- _Raw data_:
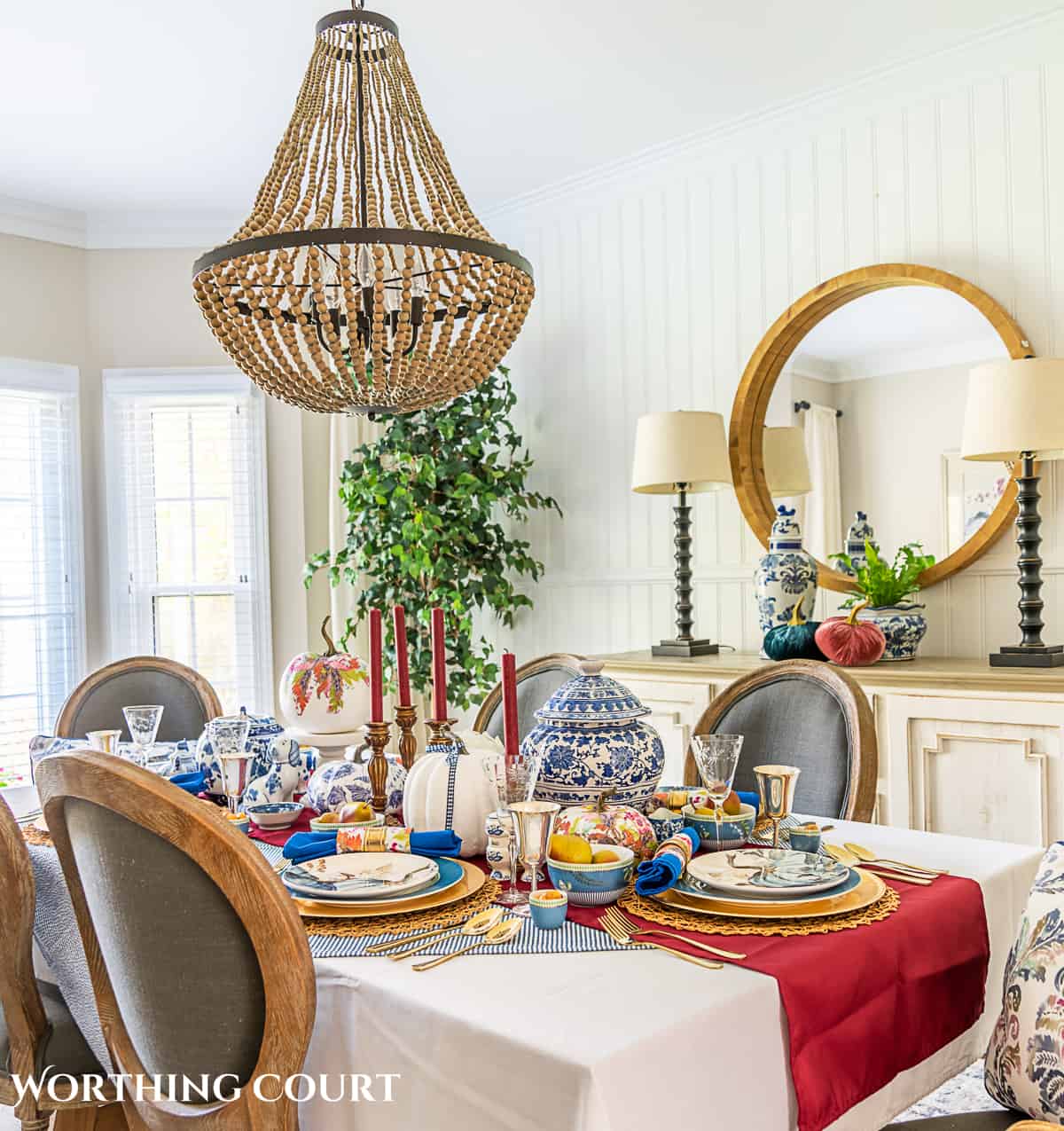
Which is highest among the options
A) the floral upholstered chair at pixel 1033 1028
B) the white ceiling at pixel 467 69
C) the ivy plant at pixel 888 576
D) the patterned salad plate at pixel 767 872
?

--

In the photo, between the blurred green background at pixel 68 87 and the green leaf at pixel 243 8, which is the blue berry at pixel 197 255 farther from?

---

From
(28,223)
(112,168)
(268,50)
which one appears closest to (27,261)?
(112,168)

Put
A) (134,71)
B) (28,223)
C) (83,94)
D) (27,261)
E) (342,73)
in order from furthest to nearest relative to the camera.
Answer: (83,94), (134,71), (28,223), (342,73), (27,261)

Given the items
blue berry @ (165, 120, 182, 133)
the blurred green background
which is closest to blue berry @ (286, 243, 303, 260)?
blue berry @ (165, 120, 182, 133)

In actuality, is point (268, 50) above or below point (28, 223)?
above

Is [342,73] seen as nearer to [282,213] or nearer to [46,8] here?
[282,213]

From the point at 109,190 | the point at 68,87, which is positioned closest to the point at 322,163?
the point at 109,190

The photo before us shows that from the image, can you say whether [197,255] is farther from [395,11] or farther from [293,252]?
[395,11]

- _Exercise brief_:
Collect every line in the entries above that contains the word "background".

- _Answer_:
In the photo, between the blurred green background at pixel 68 87 and the green leaf at pixel 243 8, which is the blue berry at pixel 197 255 farther from?
the blurred green background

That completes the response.